Soil temperatures last week (1st week of June) were touching 70 degrees F. at 8-9 inches below the surface.  That says what to you reading this?  A large cross section of the microbial population is getting into the mode of working, eating, populating, dying and cycling.  The nutritional products we laid in at 6.5 inches is right in that zone where we observed the 70°F are poised to and is being utilized and made available in the form most readily taken up by the young root system.  Those old decaying roots are food for the bacteria, earthworms, other microorthopods, spiders, and such to breakdown organic carbonaceous materials, unlocking nutrients.  All that being said, now is the time to supply N to feed the microbes but not over-feed them to take the crop towards its fruiting stage and kernel set.

 

In the field these last two weeks I have observed yellow striping in the corn at V3-V5.  It is not zinc but sulfur for many plants.  Sulfur as I have written on this blog plays a key role in photosynthesis and protein movement within the plant.  May I suggest you get out and take a close look in your fields and before you finish every field in the sidedressing with 32% or 28% or even anyhydrous – to evaluate for sulfur needs.  From here at the V4-V6 stage to V10 the call for sulfur is not huge but quite apparent to top production.  You purchased >$300 bag corn, please be wise about how sulfur is critical to what the rapidly growing plant needs.

 

Yes Nitrogen is needed; please take into consideration the important secondary nutrient – S.  We at Orthman also realize that many of you are using cultivators.
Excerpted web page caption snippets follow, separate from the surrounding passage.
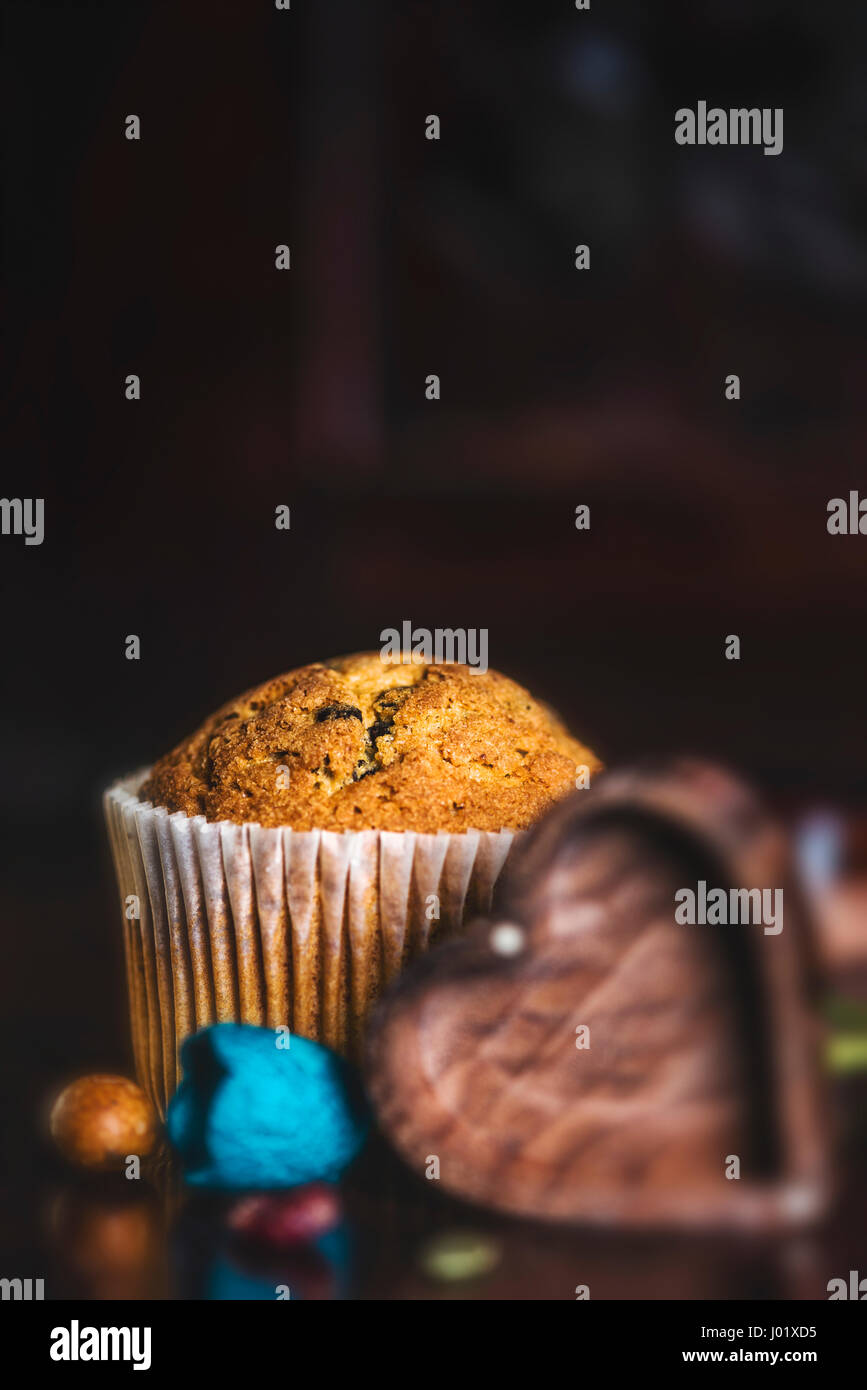 Muffin dolci con cioccolato fondente fagioli, farina è privo di glutine e nessun olio di palma è stato usato come ingrediente. Foto Stock
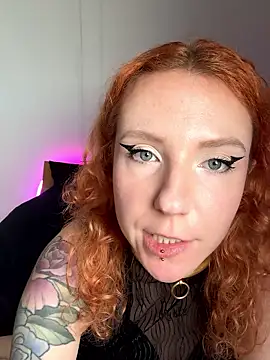 alt cutie online show from October 15, 2025, 3:20 pm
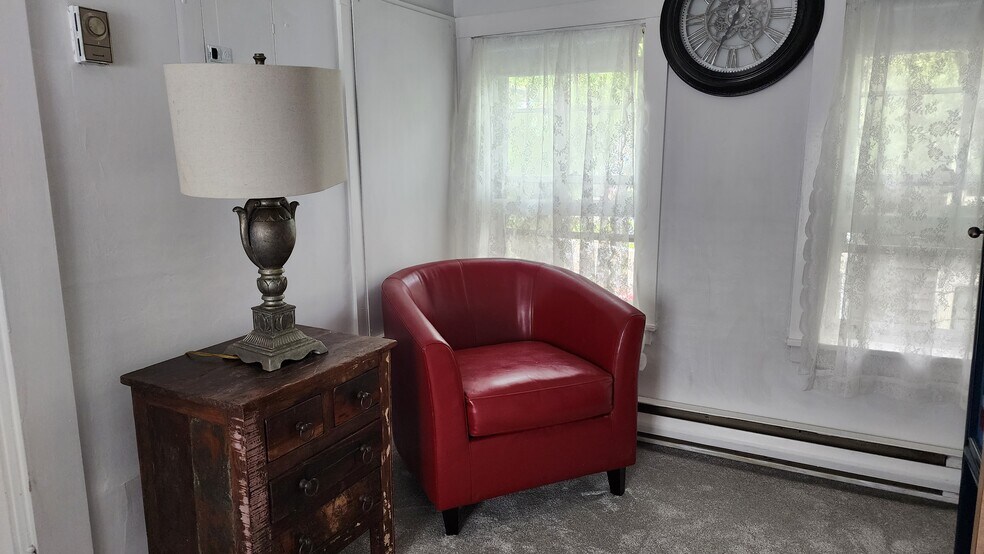 Building Photo - 30 Main St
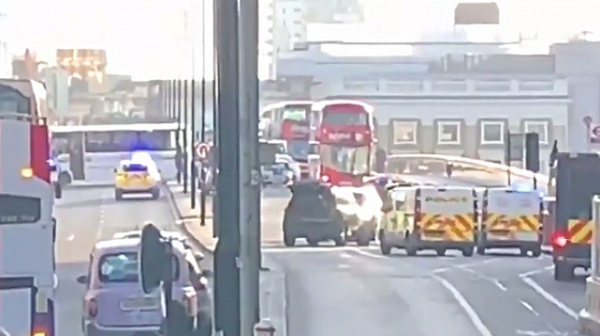Терористичен акт: Полиция блокира Лондон Бридж след сигнал за стрелба /обновена/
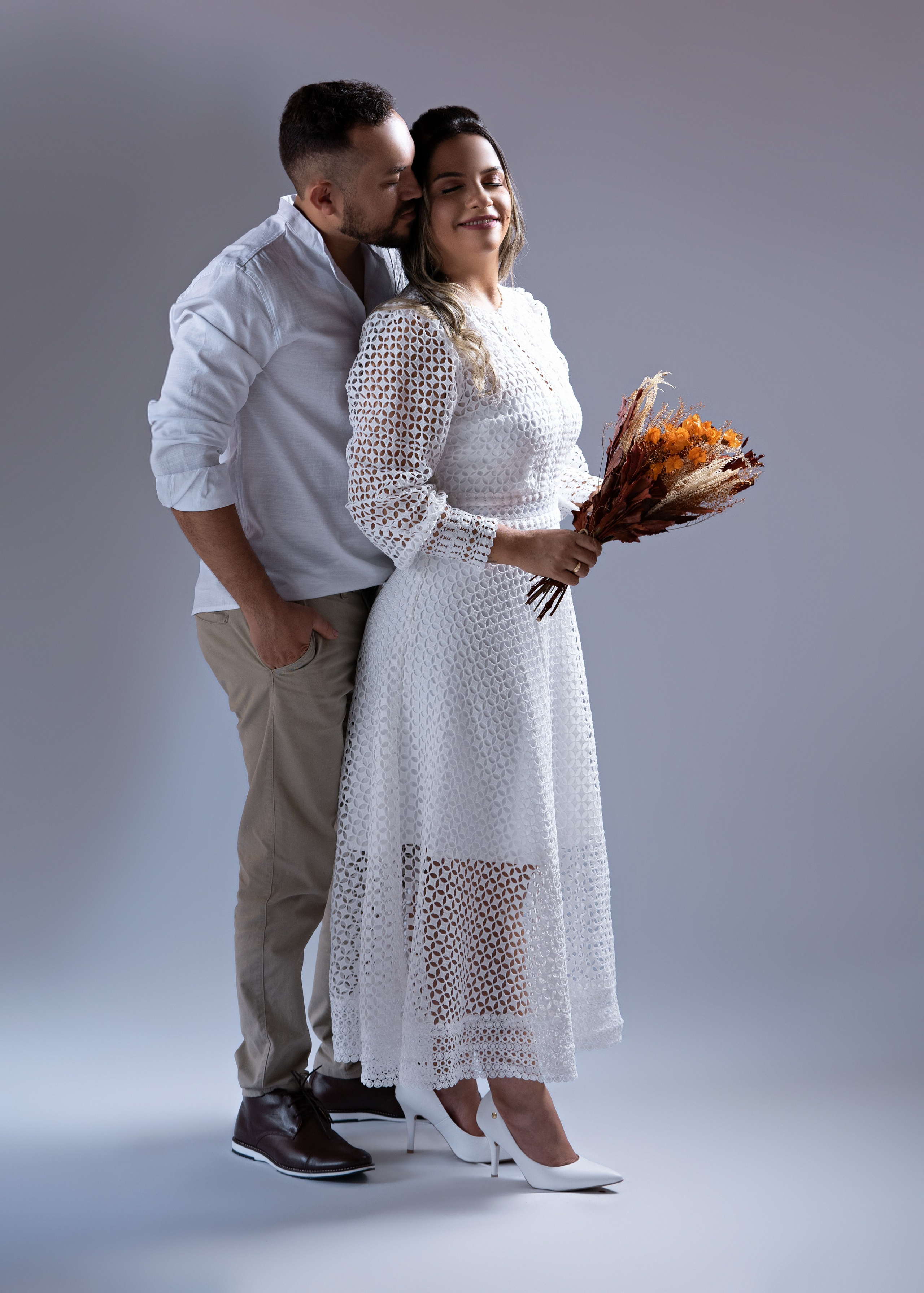 Pré Wedding Estúdio — Taise e Ricardo. Fotógrafo de casamento e Filmmaker de casamento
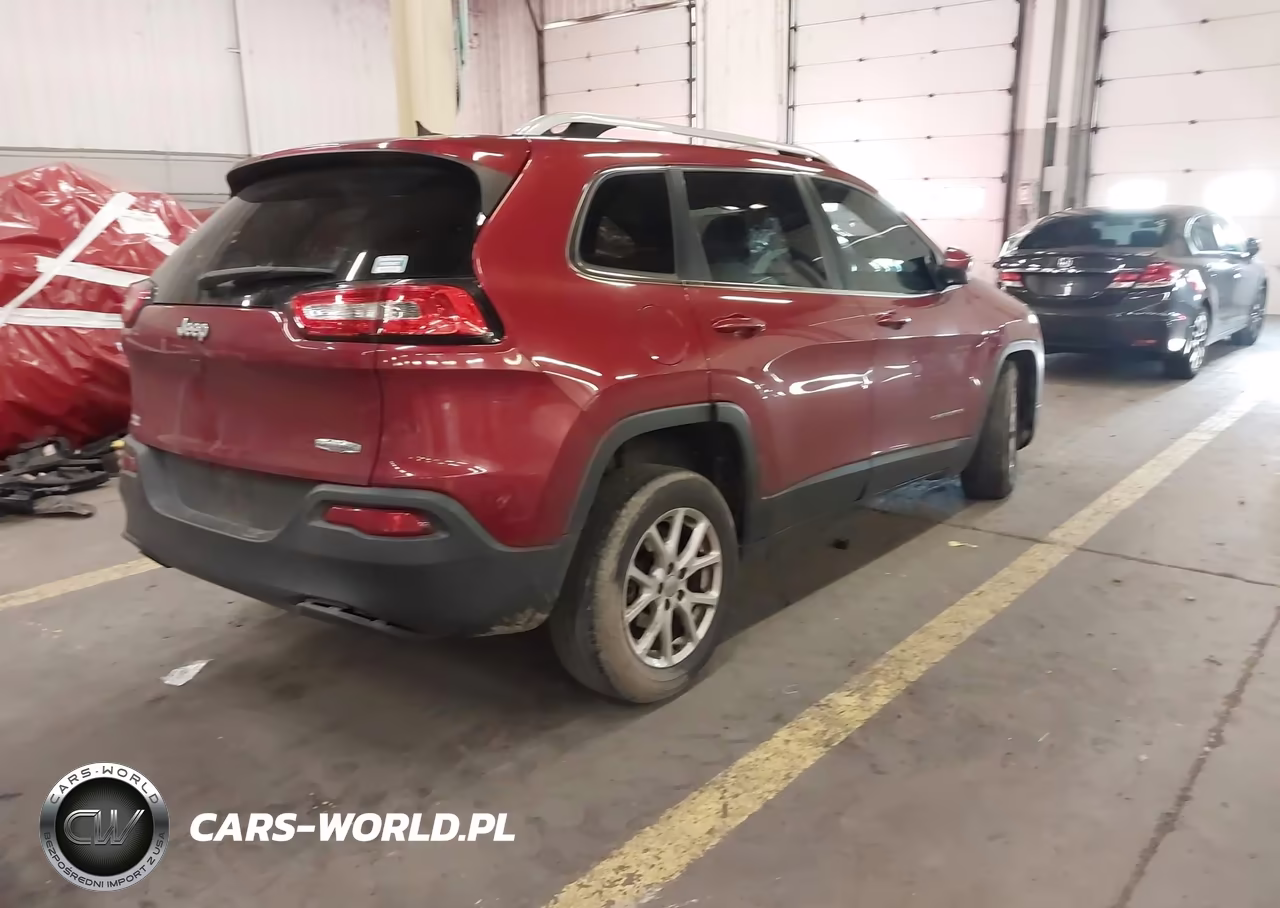2015 Jeep Cherokee Latitude VIN:1C4PJLCB4FW694725 - 4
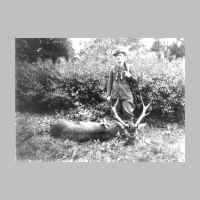 030-0050 Revierfoerster Ernst Breuer erlegte im Herbst 1944 diesen letzten Rothirsch.jpg
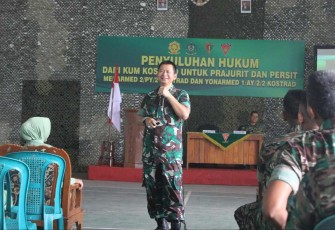 Penyuluhan hukum prajurit Menarmed 2 Kostrad 
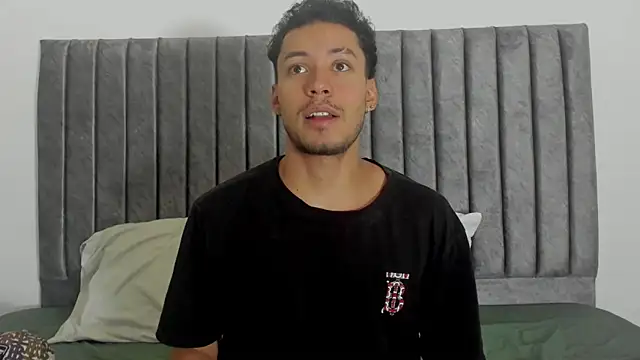 Snapshot of aroncooper1 chatting on October 6, 1:27 pm aroncooper1 online show from October 6, 1:27 pm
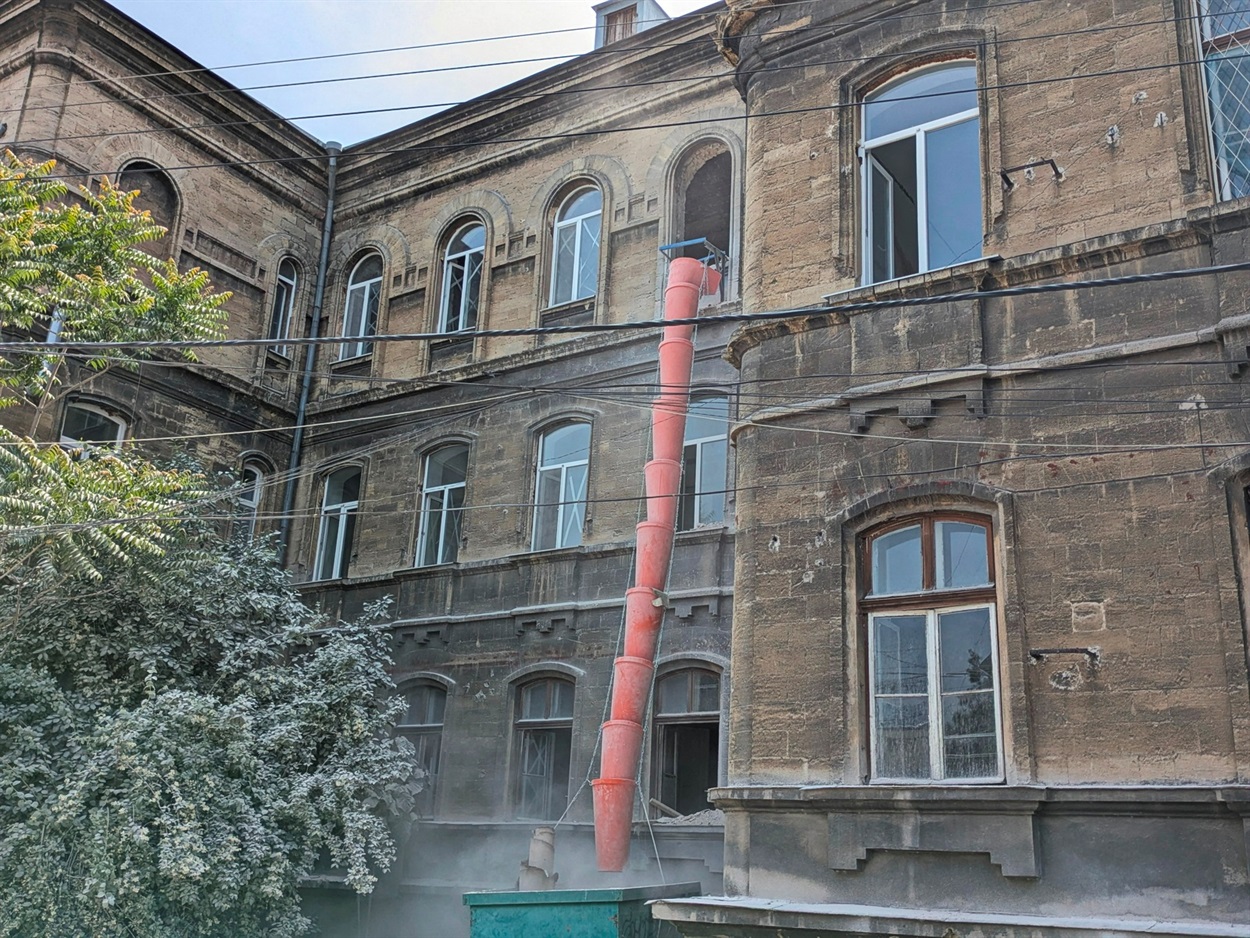 В Одесі реконструюють інфекційну лікарню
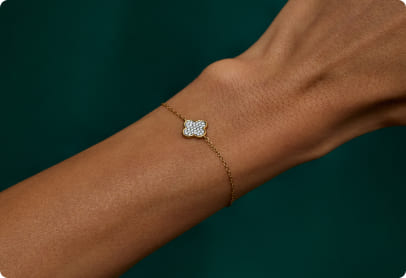 Alle Armbänder shoppen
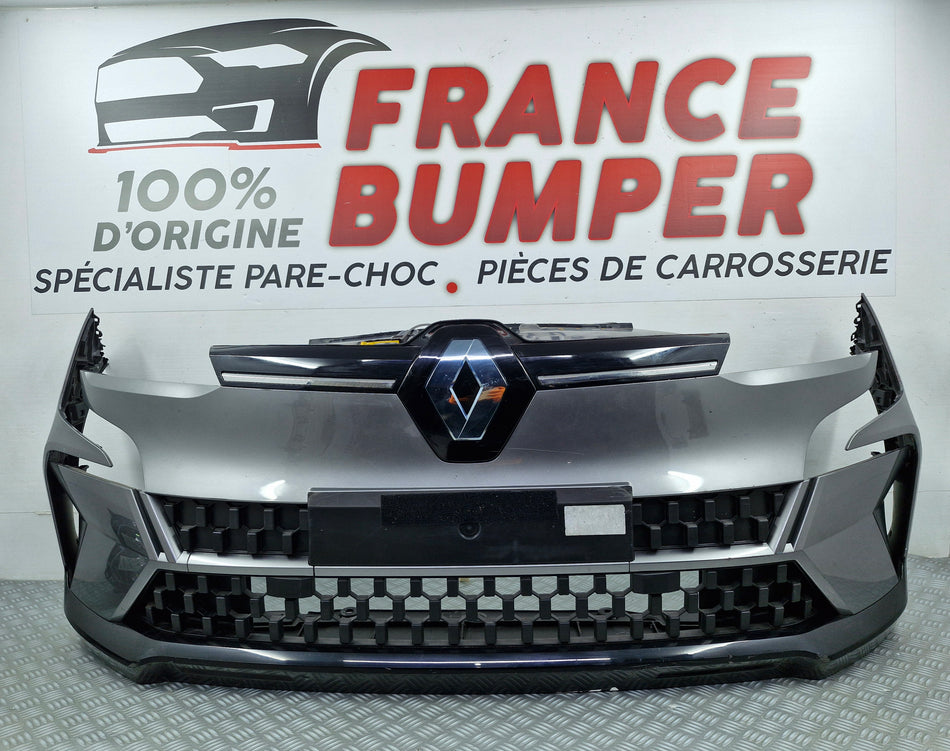 Voorbumper Renault Mégane 5 (Vanaf 12/2021) - Originele tweedehands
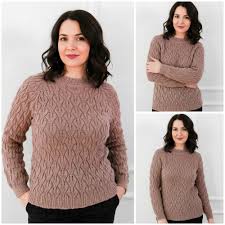 Raglan Pullover with Leaf Pattern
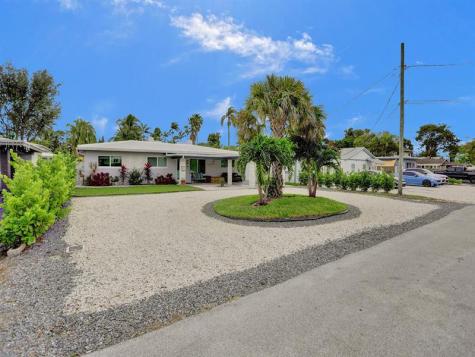 1580 NE 34th Street Oakland Park FL 33334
Truly, a super time to place some of your total N and S fertility program — up-close and personal to the growing crop.  As you do the plant will very likely respond within 2 to 4 days with a color change and growth.  As it does the on-off switches inside the xylem and phloem tissues go on!  Cultivating not only for pesky weeds, the feeding of the hungry teenager makes for a better ending to the last part of the yield game plan.  I don’t know very many of us that walk away from well earned , hard fought and planned victory in the fourth quarter without a big smile.  A story of the fourth quarter success:  A tough quarterback in a post season game behind by six in the last few minutes with the ball on 6 or 7 yard line said “we’ve got ‘em right where we want ‘em”.  He marched the team 94 yards and crossed the goal line for a touchdown and a win, later a Super Bowl ring.  Some may remember that team.

 

You got ‘em right where you want those plants.